» **What the task asks**:
Word for word, repeat all of the entries.

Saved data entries
···

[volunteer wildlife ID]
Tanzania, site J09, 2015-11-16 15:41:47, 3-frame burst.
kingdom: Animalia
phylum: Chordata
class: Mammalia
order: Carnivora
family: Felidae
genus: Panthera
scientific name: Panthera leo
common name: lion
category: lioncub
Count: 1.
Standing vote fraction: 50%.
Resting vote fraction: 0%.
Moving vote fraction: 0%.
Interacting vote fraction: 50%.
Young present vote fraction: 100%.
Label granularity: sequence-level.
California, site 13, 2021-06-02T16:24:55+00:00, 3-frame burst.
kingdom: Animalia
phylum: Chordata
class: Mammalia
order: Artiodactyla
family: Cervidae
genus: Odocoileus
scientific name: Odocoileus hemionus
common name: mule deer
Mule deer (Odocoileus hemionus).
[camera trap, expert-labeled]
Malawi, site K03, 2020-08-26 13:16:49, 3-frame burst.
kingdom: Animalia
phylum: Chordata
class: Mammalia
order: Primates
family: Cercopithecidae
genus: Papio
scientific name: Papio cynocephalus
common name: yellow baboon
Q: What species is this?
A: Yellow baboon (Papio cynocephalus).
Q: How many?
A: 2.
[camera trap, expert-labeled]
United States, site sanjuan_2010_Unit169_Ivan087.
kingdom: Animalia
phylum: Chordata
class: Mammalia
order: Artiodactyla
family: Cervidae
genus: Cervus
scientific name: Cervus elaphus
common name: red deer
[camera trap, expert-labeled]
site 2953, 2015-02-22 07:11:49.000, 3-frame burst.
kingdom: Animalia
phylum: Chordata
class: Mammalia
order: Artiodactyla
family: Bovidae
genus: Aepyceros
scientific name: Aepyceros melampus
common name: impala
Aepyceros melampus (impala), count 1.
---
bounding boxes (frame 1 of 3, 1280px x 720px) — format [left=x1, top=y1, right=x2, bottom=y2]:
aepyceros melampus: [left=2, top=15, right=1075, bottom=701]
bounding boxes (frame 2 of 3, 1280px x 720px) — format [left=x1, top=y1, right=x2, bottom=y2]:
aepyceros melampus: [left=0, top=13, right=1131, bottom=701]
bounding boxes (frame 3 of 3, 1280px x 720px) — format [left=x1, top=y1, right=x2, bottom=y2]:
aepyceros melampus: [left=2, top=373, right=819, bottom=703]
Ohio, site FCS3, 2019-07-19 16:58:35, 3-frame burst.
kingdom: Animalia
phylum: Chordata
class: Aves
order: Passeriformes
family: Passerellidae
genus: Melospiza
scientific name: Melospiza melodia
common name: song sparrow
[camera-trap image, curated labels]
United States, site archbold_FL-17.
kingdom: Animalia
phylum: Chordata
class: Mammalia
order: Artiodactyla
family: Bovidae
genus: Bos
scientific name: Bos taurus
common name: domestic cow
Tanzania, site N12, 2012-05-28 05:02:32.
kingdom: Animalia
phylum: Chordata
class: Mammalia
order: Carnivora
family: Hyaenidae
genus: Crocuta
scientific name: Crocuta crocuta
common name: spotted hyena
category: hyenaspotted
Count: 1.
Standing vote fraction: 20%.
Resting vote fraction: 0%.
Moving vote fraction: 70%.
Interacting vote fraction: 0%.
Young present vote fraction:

···

» **Worked solution**:
[volunteer wildlife ID]
Tanzania, site J09, 2015-11-16 15:41:47, 3-frame burst.
kingdom: Animalia
phylum: Chordata
class: Mammalia
order: Carnivora
family: Felidae
genus: Panthera
scientific name: Panthera leo
common name: lion
category: lioncub
Count: 1.
Standing vote fraction: 50%.
Resting vote fraction: 0%.
Moving vote fraction: 0%.
Interacting vote fraction: 50%.
Young present vote fraction: 100%.
Label granularity: sequence-level.
California, site 13, 2021-06-02T16:24:55+00:00, 3-frame burst.
kingdom: Animalia
phylum: Chordata
class: Mammalia
order: Artiodactyla
family: Cervidae
genus: Odocoileus
scientific name: Odocoileus hemionus
common name: mule deer
Mule deer (Odocoileus hemionus).
[camera trap, expert-labeled]
Malawi, site K03, 2020-08-26 13:16:49, 3-frame burst.
kingdom: Animalia
phylum: Chordata
class: Mammalia
order: Primates
family: Cercopithecidae
genus: Papio
scientific name: Papio cynocephalus
common name: yellow baboon
Q: What species is this?
A: Yellow baboon (Papio cynocephalus).
Q: How many?
A: 2.
[camera trap, expert-labeled]
United States, site sanjuan_2010_Unit169_Ivan087.
kingdom: Animalia
phylum: Chordata
class: Mammalia
order: Artiodactyla
family: Cervidae
genus: Cervus
scientific name: Cervus elaphus
common name: red deer
[camera trap, expert-labeled]
site 2953, 2015-02-22 07:11:49.000, 3-frame burst.
kingdom: Animalia
phylum: Chordata
class: Mammalia
order: Artiodactyla
family: Bovidae
genus: Aepyceros
scientific name: Aepyceros melampus
common name: impala
Aepyceros melampus (impala), count 1.
---
bounding boxes (frame 1 of 3, 1280px x 720px) — format [left=x1, top=y1, right=x2, bottom=y2]:
aepyceros melampus: [left=2, top=15, right=1075, bottom=701]
bounding boxes (frame 2 of 3, 1280px x 720px) — format [left=x1, top=y1, right=x2, bottom=y2]:
aepyceros melampus: [left=0, top=13, right=1131, bottom=701]
bounding boxes (frame 3 of 3, 1280px x 720px) — format [left=x1, top=y1, right=x2, bottom=y2]:
aepyceros melampus: [left=2, top=373, right=819, bottom=703]
Ohio, site FCS3, 2019-07-19 16:58:35, 3-frame burst.
kingdom: Animalia
phylum: Chordata
class: Aves
order: Passeriformes
family: Passerellidae
genus: Melospiza
scientific name: Melospiza melodia
common name: song sparrow
[camera-trap image, curated labels]
United States, site archbold_FL-17.
kingdom: Animalia
phylum: Chordata
class: Mammalia
order: Artiodactyla
family: Bovidae
genus: Bos
scientific name: Bos taurus
common name: domestic cow
Tanzania, site N12, 2012-05-28 05:02:32.
kingdom: Animalia
phylum: Chordata
class: Mammalia
order: Carnivora
family: Hyaenidae
genus: Crocuta
scientific name: Crocuta crocuta
common name: spotted hyena
category: hyenaspotted
Count: 1.
Standing vote fraction: 20%.
Resting vote fraction: 0%.
Moving vote fraction: 70%.
Interacting vote fraction: 0%.
Young present vote fraction:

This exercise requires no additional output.